Daha yakın zamanların örnekleri, hâlâ taze belleklerde. AB'ye göbekten bağlanmalar, ABD işgalciliğinden özgürlük beklentileri, AKP'nin yanında saf tutmalar, gericiliğe ilericilik atfetmeler, yerleştirildikleri vakıflara çöplenme karşılığı hizmetler, Obama'ya reveranslar... Bütün bunlar, soL'un hem haberlerinde, hem köşe yazılarında tam da olması gerektiği gibi ele alındı, alınıyor, alınacak. Son dönemeç olarak, Ergenekon konusu da dahil. Neden bu konuya değinmediğimi soran çok arkadaş olduğu için, neden bir türlü elimin varmadığını açıklamak üzere söylüyorum bunları.

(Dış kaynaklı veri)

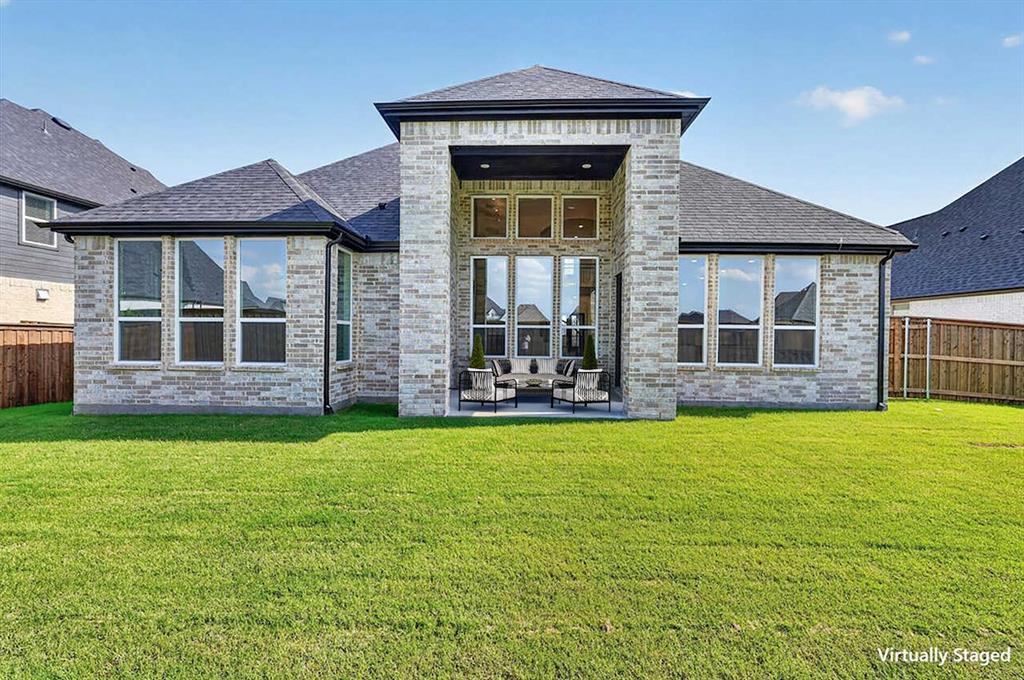 818 Montrose Drive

Örneğin, troçkizmin doğal bir tezahüründen, "sol"un genel zihinsel deformasyonundan dem vurmak mümkünken, Ergenekon karşısındaki konumlanışların genel arazlarından bahsedilebilecekken, Doğan Tarkan arkadaşımın imzasını taşıyan DSİP bildirisi, bende biraz üzüntü, biraz öfke uyandırdığı için, yazıya dönüşemiyor bu ara. Nutku tutulmuş, bakakalıyorum öylece. Son derece normal, beklenen, bilinen şeyler karşısında bile bir an şaşkınlık yaşama lüksümü kullanıyorum bu tür durumlarda, arz ederim.

Evet, pek sever, sık söylerdim, "salaklıkla hainlik arasında, sigara kâğıdı inceliğinde bir ayırım vardır," sözünü. Bu ince çizgide yürüyenlere de, "hangi akla hizmet ettiği belli değil" dendiğini bilirdim... Bilmez olaydım!